#### Data lines

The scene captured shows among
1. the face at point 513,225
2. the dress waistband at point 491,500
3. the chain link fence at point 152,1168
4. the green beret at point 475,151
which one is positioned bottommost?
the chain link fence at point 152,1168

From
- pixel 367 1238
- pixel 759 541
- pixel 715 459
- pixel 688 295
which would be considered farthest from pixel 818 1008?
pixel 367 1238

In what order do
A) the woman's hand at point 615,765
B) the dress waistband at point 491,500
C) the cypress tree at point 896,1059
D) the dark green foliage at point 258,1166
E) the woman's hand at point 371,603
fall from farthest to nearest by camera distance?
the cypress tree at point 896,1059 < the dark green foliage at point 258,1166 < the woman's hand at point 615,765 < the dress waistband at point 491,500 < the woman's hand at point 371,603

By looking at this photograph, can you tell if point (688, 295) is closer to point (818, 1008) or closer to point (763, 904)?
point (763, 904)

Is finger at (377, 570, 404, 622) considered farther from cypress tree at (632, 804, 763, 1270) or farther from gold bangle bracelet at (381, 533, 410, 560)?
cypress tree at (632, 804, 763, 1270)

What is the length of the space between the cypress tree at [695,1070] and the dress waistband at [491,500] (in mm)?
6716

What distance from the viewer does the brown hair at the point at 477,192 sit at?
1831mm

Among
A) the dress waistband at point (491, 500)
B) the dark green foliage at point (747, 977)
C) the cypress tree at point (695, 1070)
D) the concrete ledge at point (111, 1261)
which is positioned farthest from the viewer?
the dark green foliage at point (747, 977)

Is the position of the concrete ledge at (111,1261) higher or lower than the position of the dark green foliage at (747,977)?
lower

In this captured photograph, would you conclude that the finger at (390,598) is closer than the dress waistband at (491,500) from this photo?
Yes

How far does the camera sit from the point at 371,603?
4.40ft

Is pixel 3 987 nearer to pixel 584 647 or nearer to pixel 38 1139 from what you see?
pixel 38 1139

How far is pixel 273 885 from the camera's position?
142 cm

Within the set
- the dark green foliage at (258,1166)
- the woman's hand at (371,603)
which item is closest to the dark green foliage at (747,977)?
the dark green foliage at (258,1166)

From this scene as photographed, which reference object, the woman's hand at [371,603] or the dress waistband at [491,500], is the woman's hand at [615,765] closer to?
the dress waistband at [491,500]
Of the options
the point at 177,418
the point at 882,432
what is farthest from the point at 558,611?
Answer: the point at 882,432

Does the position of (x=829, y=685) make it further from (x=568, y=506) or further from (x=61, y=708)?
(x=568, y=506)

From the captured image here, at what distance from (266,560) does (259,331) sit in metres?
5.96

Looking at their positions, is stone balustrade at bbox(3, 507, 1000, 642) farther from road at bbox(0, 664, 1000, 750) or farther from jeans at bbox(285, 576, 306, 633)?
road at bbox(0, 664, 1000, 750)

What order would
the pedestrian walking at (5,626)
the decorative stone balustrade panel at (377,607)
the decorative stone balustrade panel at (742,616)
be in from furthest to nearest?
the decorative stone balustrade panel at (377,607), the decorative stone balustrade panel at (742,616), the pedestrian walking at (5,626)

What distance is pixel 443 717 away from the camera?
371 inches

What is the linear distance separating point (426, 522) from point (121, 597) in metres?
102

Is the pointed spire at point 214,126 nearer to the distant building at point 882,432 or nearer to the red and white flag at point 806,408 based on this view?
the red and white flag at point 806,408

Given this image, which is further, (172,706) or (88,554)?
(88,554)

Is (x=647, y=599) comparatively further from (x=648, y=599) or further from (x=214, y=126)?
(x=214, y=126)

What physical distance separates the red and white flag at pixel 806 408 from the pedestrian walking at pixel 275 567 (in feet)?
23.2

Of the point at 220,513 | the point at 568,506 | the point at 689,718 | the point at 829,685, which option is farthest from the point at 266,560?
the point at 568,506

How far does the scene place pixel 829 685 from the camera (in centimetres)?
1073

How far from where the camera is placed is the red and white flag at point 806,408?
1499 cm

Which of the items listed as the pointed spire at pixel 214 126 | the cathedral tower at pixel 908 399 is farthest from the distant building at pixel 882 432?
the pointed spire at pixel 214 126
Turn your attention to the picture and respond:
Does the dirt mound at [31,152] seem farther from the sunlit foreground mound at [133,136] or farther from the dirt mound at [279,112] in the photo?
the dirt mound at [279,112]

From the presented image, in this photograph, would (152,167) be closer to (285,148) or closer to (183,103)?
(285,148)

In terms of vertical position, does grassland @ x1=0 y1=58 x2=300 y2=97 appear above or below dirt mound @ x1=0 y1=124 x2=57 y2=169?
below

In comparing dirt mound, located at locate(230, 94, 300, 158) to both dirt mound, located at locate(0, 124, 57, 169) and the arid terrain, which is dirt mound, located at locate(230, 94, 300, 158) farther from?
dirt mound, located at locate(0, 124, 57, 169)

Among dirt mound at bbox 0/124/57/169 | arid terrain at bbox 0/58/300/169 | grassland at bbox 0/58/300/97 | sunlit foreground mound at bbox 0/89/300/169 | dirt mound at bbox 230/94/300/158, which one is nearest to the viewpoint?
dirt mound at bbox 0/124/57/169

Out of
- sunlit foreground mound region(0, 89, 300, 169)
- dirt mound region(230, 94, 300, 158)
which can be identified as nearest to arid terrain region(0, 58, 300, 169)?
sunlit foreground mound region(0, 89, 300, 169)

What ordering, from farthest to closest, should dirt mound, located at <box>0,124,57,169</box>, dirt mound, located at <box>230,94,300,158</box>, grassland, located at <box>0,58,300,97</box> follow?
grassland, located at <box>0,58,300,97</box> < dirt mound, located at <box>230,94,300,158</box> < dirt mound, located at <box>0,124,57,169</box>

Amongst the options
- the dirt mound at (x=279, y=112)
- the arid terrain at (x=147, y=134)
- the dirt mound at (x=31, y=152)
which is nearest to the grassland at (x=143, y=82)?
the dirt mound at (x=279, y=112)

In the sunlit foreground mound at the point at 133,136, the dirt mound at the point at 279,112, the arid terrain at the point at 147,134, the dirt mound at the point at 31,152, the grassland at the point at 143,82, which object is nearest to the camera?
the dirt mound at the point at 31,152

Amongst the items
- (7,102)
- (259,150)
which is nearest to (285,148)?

########

Reproduce the full listing exactly.

**Output for this exercise:**
The scene captured shows among
1. the face at point 513,225
2. the dress waistband at point 491,500
3. the chain link fence at point 152,1168
4. the green beret at point 475,151
which one is positioned bottommost?
the chain link fence at point 152,1168

From
- pixel 367 1238
- pixel 759 541
- pixel 715 459
- pixel 688 295
which would be considered farthest from pixel 818 1008?
pixel 367 1238

In what order do
A) the woman's hand at point 615,765
B) the dress waistband at point 491,500
C) the cypress tree at point 896,1059
D) the dark green foliage at point 258,1166
E) the woman's hand at point 371,603
fall from farthest to nearest by camera distance?
the cypress tree at point 896,1059 < the dark green foliage at point 258,1166 < the woman's hand at point 615,765 < the dress waistband at point 491,500 < the woman's hand at point 371,603

By looking at this photograph, can you tell if point (688, 295) is closer to point (818, 1008) or closer to point (763, 904)?
point (763, 904)

Is finger at (377, 570, 404, 622) considered farther from cypress tree at (632, 804, 763, 1270) or farther from gold bangle bracelet at (381, 533, 410, 560)?
cypress tree at (632, 804, 763, 1270)

What is the length of the space between the cypress tree at [695,1070] and the dress waistband at [491,500] (in mm)?
6716

What distance from the viewer does the brown hair at the point at 477,192 sit at?
1831mm

Among
A) the dress waistband at point (491, 500)
B) the dark green foliage at point (747, 977)
C) the cypress tree at point (695, 1070)
D) the concrete ledge at point (111, 1261)
which is positioned farthest from the viewer?
the dark green foliage at point (747, 977)

Is the position of the concrete ledge at (111,1261) higher or lower than the position of the dark green foliage at (747,977)?
lower

In this captured photograph, would you conclude that the finger at (390,598) is closer than the dress waistband at (491,500) from this photo?
Yes

How far does the camera sit from the point at 371,603?
4.40ft

Is pixel 3 987 nearer to pixel 584 647 or nearer to pixel 38 1139 from what you see?
pixel 38 1139

How far is pixel 273 885 from the camera's position?
142 cm

Within the set
- the dark green foliage at (258,1166)
- the woman's hand at (371,603)
which item is closest to the dark green foliage at (747,977)?
the dark green foliage at (258,1166)

From this scene as photographed, which reference object, the woman's hand at [371,603] or the dress waistband at [491,500], is the woman's hand at [615,765] closer to?
the dress waistband at [491,500]
Of the options
the point at 177,418
the point at 882,432
what is farthest from the point at 558,611?
Answer: the point at 882,432

Does the position of (x=829, y=685) make it further from (x=568, y=506) or further from (x=61, y=708)?
(x=568, y=506)

From the captured image here, at what distance from (266,560) does (259,331) sit in metres?
5.96

Looking at their positions, is stone balustrade at bbox(3, 507, 1000, 642) farther from road at bbox(0, 664, 1000, 750) or farther from jeans at bbox(285, 576, 306, 633)?
road at bbox(0, 664, 1000, 750)

What order would
the pedestrian walking at (5,626)
the decorative stone balustrade panel at (377,607)
the decorative stone balustrade panel at (742,616)
be in from furthest to nearest?
the decorative stone balustrade panel at (377,607), the decorative stone balustrade panel at (742,616), the pedestrian walking at (5,626)

What distance is pixel 443 717 away from the camera?
371 inches

What is the linear distance separating point (426, 522) from point (121, 597) in metres?
102

Is the pointed spire at point 214,126 nearer to the distant building at point 882,432 or nearer to the red and white flag at point 806,408 based on this view?
the red and white flag at point 806,408

Given this image, which is further, (172,706) or (88,554)?
(88,554)

Is (x=647, y=599) comparatively further from (x=648, y=599) or further from (x=214, y=126)?
(x=214, y=126)

What physical distance separates the red and white flag at pixel 806 408 from the pedestrian walking at pixel 275 567 (in feet)?
23.2

Of the point at 220,513 | the point at 568,506 | the point at 689,718 | the point at 829,685, which option is farthest from the point at 266,560?
the point at 568,506

How far does the scene place pixel 829 685 from the camera (in centimetres)?
1073

How far from where the camera is placed is the red and white flag at point 806,408?
1499 cm

Which of the items listed as the pointed spire at pixel 214 126 | the cathedral tower at pixel 908 399 is farthest from the distant building at pixel 882 432?
the pointed spire at pixel 214 126
Turn your attention to the picture and respond:
Does the dirt mound at [31,152] seem farther from the sunlit foreground mound at [133,136] or farther from the dirt mound at [279,112] in the photo?
the dirt mound at [279,112]

From the presented image, in this photograph, would (152,167) be closer to (285,148) or closer to (183,103)?
(285,148)

In terms of vertical position, does grassland @ x1=0 y1=58 x2=300 y2=97 appear above or below dirt mound @ x1=0 y1=124 x2=57 y2=169?
below

In comparing dirt mound, located at locate(230, 94, 300, 158) to both dirt mound, located at locate(0, 124, 57, 169) and the arid terrain, which is dirt mound, located at locate(230, 94, 300, 158) farther from?
dirt mound, located at locate(0, 124, 57, 169)

Among dirt mound at bbox 0/124/57/169 | arid terrain at bbox 0/58/300/169 | grassland at bbox 0/58/300/97 | sunlit foreground mound at bbox 0/89/300/169 | dirt mound at bbox 230/94/300/158, which one is nearest to the viewpoint?
dirt mound at bbox 0/124/57/169

Out of
- sunlit foreground mound region(0, 89, 300, 169)
- dirt mound region(230, 94, 300, 158)
which can be identified as nearest to arid terrain region(0, 58, 300, 169)?
sunlit foreground mound region(0, 89, 300, 169)

What ordering, from farthest to closest, should dirt mound, located at <box>0,124,57,169</box>, dirt mound, located at <box>230,94,300,158</box>, grassland, located at <box>0,58,300,97</box> follow?
grassland, located at <box>0,58,300,97</box> < dirt mound, located at <box>230,94,300,158</box> < dirt mound, located at <box>0,124,57,169</box>

Amongst the options
- the dirt mound at (x=279, y=112)
- the arid terrain at (x=147, y=134)
- the dirt mound at (x=31, y=152)
which is nearest to the grassland at (x=143, y=82)?
the dirt mound at (x=279, y=112)

In the sunlit foreground mound at the point at 133,136, the dirt mound at the point at 279,112, the arid terrain at the point at 147,134, the dirt mound at the point at 31,152, the grassland at the point at 143,82, which object is nearest to the camera?
the dirt mound at the point at 31,152

Amongst the items
- (7,102)
- (259,150)
which is nearest to (285,148)?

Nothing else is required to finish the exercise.